- Exercise
Identify every line in the records below that contains the string "terrain", and copy each such line. Treat uppercase and lowercase as different.

(Records excerpted from a collection)

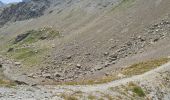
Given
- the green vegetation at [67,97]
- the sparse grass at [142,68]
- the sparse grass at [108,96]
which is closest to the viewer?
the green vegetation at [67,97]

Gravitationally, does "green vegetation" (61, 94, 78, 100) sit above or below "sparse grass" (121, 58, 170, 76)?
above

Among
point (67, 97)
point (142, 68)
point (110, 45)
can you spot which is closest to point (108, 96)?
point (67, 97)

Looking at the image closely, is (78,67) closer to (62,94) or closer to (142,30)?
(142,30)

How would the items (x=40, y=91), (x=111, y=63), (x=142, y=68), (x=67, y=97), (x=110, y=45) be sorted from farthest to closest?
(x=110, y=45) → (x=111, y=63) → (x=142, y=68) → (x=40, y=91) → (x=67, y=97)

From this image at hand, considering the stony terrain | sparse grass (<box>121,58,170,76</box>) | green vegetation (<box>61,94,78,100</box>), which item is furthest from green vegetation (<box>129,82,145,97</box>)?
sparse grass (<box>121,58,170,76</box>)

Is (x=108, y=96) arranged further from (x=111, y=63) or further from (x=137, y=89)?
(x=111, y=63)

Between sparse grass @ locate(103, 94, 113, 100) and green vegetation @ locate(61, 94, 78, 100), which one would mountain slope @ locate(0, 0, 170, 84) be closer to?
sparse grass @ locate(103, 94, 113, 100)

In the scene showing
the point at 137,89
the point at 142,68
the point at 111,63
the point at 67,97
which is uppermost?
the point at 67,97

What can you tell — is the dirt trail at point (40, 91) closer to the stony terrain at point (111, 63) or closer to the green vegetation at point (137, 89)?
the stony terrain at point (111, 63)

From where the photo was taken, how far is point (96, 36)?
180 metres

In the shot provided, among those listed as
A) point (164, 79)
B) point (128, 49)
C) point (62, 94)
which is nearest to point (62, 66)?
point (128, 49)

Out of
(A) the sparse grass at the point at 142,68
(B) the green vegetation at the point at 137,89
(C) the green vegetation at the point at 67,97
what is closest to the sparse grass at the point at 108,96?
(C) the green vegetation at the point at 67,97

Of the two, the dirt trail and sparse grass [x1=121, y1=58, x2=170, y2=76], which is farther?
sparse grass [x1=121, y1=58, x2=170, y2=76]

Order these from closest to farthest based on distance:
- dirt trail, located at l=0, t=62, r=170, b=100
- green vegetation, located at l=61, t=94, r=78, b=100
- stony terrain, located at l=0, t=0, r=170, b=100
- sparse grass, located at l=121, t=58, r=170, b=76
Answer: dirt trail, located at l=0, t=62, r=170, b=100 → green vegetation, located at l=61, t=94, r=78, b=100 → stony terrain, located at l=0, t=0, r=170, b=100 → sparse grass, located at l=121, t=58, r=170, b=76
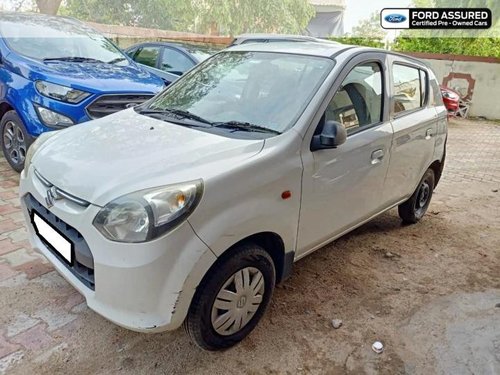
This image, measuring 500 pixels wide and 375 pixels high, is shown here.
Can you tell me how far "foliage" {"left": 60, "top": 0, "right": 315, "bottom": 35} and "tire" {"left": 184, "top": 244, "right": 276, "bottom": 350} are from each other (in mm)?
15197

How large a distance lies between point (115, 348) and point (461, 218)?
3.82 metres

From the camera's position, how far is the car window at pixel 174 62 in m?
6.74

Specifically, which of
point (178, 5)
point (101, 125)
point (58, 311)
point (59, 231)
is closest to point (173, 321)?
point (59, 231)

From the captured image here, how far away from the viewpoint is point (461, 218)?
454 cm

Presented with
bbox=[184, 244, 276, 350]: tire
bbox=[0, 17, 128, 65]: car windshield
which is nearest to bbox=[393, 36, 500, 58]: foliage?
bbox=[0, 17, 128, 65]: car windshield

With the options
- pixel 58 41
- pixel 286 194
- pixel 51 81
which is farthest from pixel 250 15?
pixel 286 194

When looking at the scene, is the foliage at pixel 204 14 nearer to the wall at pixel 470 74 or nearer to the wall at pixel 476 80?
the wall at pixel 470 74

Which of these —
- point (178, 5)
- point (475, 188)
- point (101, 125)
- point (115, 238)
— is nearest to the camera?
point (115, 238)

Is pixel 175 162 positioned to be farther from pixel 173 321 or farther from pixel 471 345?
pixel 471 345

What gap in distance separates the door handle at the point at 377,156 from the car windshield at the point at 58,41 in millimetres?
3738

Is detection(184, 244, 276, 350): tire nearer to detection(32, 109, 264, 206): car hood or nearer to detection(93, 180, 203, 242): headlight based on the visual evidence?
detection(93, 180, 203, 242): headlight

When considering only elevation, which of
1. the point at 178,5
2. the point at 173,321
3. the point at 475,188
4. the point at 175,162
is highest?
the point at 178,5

...

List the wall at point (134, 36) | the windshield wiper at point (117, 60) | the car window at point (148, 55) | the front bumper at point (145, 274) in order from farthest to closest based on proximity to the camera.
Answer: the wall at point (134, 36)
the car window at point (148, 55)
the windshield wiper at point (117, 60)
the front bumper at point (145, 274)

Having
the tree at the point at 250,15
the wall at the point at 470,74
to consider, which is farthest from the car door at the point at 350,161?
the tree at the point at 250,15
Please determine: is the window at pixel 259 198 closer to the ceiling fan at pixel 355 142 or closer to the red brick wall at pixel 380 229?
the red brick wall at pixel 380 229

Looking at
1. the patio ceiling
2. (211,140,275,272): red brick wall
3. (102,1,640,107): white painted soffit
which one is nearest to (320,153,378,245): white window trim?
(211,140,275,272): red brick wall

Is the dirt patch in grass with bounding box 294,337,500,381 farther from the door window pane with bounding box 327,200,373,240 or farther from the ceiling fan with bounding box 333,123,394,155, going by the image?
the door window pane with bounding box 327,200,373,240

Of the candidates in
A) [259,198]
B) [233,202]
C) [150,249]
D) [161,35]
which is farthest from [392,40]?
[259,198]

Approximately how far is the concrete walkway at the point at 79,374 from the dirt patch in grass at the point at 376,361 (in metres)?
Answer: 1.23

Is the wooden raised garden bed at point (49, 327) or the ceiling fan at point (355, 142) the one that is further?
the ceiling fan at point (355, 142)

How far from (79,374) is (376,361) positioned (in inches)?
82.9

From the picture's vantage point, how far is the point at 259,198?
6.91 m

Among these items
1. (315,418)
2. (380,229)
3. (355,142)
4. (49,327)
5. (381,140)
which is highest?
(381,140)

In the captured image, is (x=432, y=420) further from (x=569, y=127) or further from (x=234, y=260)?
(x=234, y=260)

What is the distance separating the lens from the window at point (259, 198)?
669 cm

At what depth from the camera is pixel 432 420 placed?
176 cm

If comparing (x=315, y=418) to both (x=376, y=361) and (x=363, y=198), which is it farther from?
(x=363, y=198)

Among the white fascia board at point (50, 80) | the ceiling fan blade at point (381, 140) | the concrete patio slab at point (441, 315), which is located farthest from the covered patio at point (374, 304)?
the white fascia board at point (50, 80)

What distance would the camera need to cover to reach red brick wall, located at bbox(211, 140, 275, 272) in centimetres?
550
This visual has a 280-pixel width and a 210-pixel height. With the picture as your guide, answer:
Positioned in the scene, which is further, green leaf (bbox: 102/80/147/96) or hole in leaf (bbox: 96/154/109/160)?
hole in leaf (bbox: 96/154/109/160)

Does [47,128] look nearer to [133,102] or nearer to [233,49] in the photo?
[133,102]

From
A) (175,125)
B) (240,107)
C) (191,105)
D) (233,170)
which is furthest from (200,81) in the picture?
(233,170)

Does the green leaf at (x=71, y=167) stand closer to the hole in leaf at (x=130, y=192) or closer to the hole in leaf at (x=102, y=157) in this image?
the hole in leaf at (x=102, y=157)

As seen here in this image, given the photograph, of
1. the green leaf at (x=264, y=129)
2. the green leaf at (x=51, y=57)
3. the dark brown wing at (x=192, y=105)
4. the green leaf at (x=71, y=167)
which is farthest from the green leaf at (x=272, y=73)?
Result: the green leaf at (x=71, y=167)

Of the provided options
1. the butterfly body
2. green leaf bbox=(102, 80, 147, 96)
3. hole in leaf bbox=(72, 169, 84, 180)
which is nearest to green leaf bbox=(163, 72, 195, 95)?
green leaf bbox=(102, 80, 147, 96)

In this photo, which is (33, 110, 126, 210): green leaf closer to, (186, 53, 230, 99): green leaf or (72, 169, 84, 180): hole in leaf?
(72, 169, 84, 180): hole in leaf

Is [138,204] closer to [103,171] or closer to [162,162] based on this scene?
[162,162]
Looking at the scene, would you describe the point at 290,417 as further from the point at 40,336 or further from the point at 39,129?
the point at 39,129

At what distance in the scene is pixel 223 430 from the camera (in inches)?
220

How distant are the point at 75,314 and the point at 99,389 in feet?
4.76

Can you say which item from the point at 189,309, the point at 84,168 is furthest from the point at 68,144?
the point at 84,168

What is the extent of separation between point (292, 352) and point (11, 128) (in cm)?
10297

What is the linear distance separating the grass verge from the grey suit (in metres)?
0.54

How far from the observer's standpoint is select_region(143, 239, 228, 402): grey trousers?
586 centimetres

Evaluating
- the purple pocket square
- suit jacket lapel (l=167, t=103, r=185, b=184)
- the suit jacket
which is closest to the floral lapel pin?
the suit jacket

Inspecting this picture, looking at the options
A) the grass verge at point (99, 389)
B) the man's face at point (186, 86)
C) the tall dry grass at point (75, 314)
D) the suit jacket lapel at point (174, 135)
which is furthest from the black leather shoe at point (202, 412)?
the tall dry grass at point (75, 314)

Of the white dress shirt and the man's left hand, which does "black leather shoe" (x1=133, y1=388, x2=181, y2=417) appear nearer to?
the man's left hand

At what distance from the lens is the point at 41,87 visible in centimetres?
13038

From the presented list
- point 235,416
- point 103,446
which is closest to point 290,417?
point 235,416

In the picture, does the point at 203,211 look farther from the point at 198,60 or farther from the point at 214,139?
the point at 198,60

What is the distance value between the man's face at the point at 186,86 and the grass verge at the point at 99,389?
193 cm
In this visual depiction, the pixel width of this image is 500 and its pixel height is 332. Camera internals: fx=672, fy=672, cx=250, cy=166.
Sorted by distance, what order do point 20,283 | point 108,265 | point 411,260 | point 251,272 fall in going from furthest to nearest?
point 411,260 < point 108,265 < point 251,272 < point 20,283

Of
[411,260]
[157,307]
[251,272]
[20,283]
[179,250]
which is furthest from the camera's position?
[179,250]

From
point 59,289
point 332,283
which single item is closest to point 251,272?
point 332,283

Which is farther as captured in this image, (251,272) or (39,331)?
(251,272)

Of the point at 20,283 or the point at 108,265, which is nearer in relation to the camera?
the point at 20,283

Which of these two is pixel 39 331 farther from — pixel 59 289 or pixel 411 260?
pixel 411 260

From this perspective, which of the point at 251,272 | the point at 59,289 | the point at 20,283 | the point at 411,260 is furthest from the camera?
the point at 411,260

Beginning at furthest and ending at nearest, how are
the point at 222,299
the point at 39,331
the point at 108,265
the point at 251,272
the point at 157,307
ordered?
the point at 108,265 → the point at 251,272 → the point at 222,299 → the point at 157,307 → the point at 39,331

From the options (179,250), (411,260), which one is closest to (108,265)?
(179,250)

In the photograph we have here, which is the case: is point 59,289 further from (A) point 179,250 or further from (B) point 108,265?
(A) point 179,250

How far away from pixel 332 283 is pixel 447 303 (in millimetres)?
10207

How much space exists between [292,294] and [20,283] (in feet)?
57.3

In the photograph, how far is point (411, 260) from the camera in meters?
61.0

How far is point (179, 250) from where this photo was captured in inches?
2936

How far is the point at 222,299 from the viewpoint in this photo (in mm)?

- Reply to the task
From this image at hand, considering the stony terrain | sparse grass (<box>121,58,170,76</box>) | green vegetation (<box>61,94,78,100</box>), which item is furthest from green vegetation (<box>129,82,145,97</box>)?
What can you tell — is the dirt trail at point (40, 91) closer to the stony terrain at point (111, 63) or closer to the green vegetation at point (137, 89)?
the stony terrain at point (111, 63)
- stony terrain, located at l=0, t=0, r=170, b=100
Answer: dirt trail, located at l=0, t=62, r=170, b=100 → green vegetation, located at l=61, t=94, r=78, b=100 → stony terrain, located at l=0, t=0, r=170, b=100 → sparse grass, located at l=121, t=58, r=170, b=76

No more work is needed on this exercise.